Text section:
Published in the Inner West Independent and City News.
Alex Harmon used to think vegetarians were missing out when it came to food (apart from being served first on an airline). Turns out the lacklustre restaurants with paper tablecloths and meatless mezze plates she had in mind were just a myth...
Nourishing Quarter is a new addition to the vegetarian scene but in a fortunate position next to the super-popular Norfolk on Cleveland Street. They have a unique approach in that they fuse the healing properties of Latin American ingredients with exotic Asian and Mediterranean soul foods. The result? A flavoursome and exciting menu that satisfies and astounds even the strictest of carnivores.

Challenge: Copy the stretch of the restaurant review from "Alex Harmon used" through "strictest of carnivores.". The items after the restaurant review have nothing to do with this.

[Rows from a dataset]
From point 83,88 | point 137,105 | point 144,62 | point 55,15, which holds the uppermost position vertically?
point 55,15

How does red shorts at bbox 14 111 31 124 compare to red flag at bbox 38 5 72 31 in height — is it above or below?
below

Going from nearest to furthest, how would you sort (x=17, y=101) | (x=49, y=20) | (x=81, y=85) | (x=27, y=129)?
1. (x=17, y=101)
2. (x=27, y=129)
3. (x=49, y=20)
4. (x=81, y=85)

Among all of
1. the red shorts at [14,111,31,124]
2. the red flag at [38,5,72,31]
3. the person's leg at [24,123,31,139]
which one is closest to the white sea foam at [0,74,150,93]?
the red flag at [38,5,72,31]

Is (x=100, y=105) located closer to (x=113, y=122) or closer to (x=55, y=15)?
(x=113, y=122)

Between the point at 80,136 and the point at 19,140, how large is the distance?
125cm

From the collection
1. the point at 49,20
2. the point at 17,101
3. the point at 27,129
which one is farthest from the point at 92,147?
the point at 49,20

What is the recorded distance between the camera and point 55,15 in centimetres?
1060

Result for this exercise:
Alex Harmon used to think vegetarians were missing out when it came to food (apart from being served first on an airline). Turns out the lacklustre restaurants with paper tablecloths and meatless mezze plates she had in mind were just a myth...
Nourishing Quarter is a new addition to the vegetarian scene but in a fortunate position next to the super-popular Norfolk on Cleveland Street. They have a unique approach in that they fuse the healing properties of Latin American ingredients with exotic Asian and Mediterranean soul foods. The result? A flavoursome and exciting menu that satisfies and astounds even the strictest of carnivores.